## Texte extrait:

Procédure devant la cour :
Par une requête enregistrée le 14 décembre 2016, M. B..., représenté par MeA..., demande à la cour :
1°) d'annuler ce jugement du tribunal administratif de Bordeaux du 31 octobre 2016 ;
2°) d'annuler les décisions susvisées du 15 juin 2016 du préfet de la Dordogne lui ayant fait obligation de quitter le territoire français et ayant fixé le pays de renvoi ;
3°) d'enjoindre au préfet de la Dordogne de lui délivrer un titre de séjour dans le délai d'un mois à compter de la notification de l'arrêt à intervenir ou à défaut, de réexaminer sa situation administrative dans le même délai et d'assortir cette injonction d'une astreinte de 80 euros par jour de retard.
4°) de mettre à la charge de l'Etat une somme de 1 500 euros à lui verser au titre des articles L. 761-1 du code de justice administrative et 37 de la loi du 10 juillet 1991.

## Données sources:

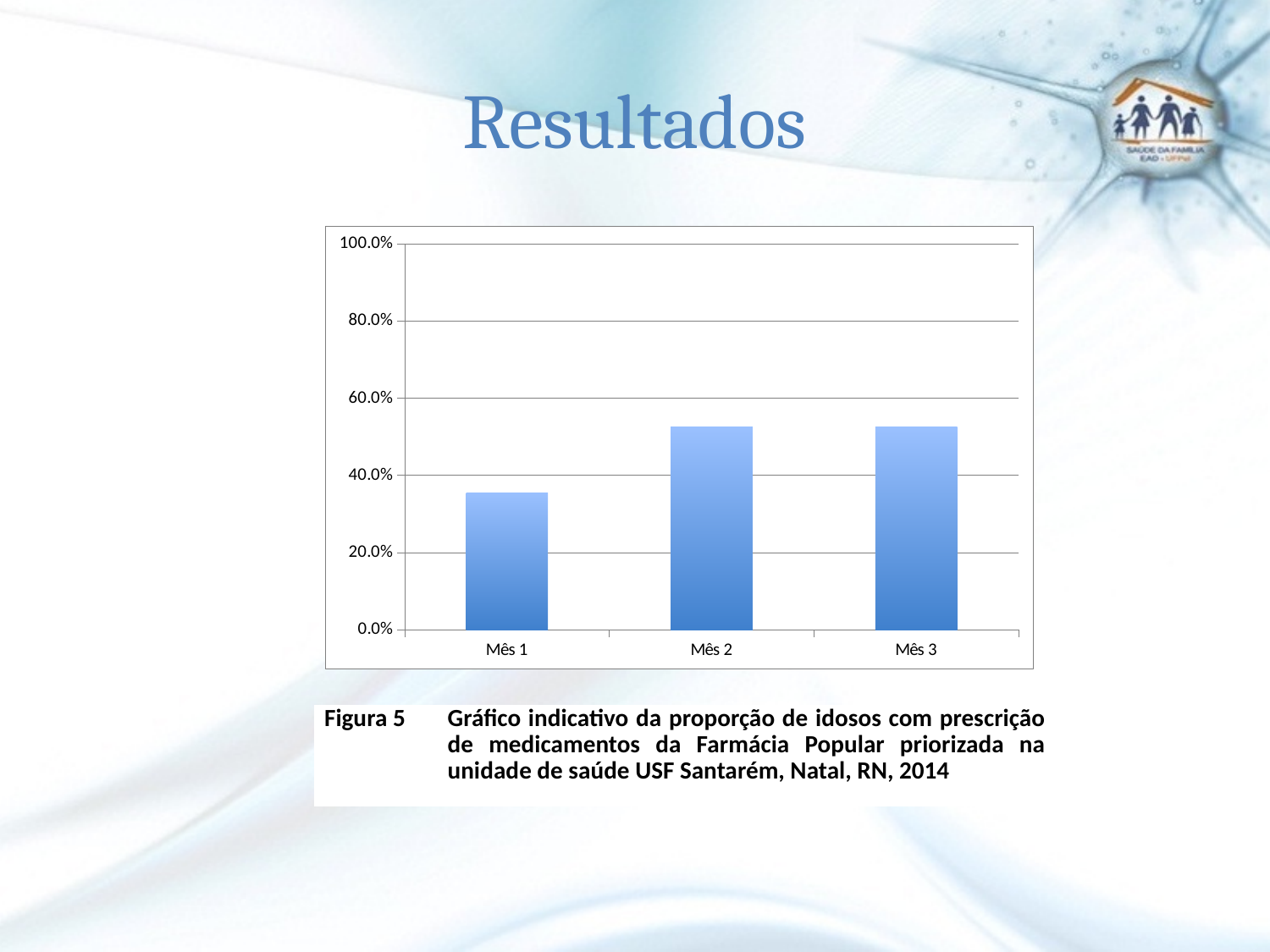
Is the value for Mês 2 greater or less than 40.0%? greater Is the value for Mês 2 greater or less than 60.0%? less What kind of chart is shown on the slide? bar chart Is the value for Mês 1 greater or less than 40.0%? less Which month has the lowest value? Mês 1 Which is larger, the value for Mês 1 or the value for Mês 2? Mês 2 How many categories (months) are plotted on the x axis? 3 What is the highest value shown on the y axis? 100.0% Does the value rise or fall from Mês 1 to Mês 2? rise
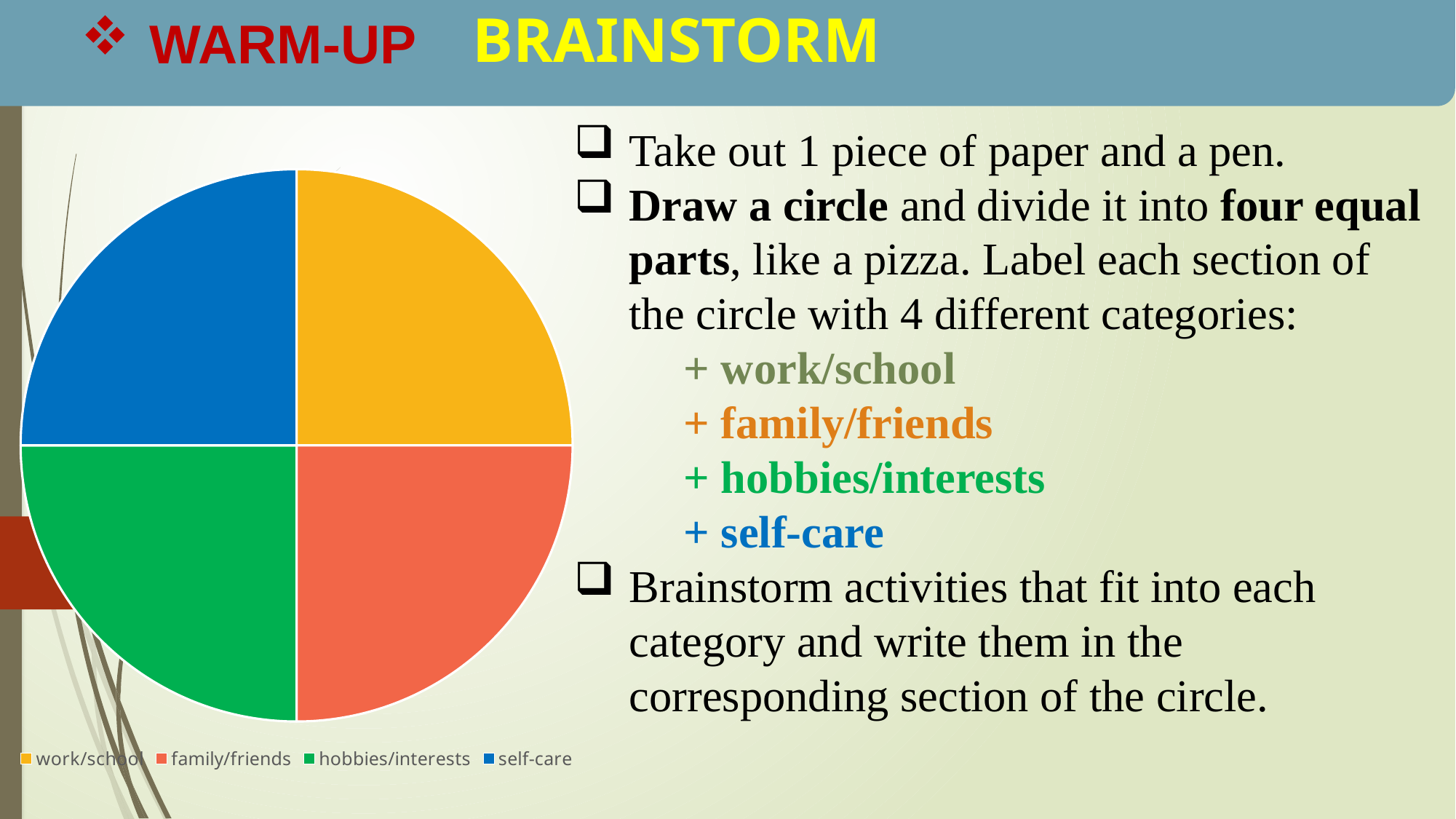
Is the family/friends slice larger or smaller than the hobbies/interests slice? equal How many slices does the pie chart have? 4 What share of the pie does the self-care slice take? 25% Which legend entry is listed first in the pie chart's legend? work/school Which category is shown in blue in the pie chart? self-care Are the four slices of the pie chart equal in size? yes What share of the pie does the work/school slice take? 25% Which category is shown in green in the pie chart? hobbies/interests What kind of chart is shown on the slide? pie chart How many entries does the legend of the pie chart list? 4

## Consigne:
Remplacez « préfet de la Dordogne » par « préfet de la Gironde » en recopiant, dans le texte extrait, tout ce qui va de « Procédure devant la » jusqu'à « jour de retard. ».

## Réponse attendue:
Procédure devant la cour :
Par une requête enregistrée le 14 décembre 2016, M. B..., représenté par MeA..., demande à la cour :
1°) d'annuler ce jugement du tribunal administratif de Bordeaux du 31 octobre 2016 ;
2°) d'annuler les décisions susvisées du 15 juin 2016 du préfet de la Gironde lui ayant fait obligation de quitter le territoire français et ayant fixé le pays de renvoi ;
3°) d'enjoindre au préfet de la Gironde de lui délivrer un titre de séjour dans le délai d'un mois à compter de la notification de l'arrêt à intervenir ou à défaut, de réexaminer sa situation administrative dans le même délai et d'assortir cette injonction d'une astreinte de 80 euros par jour de retard.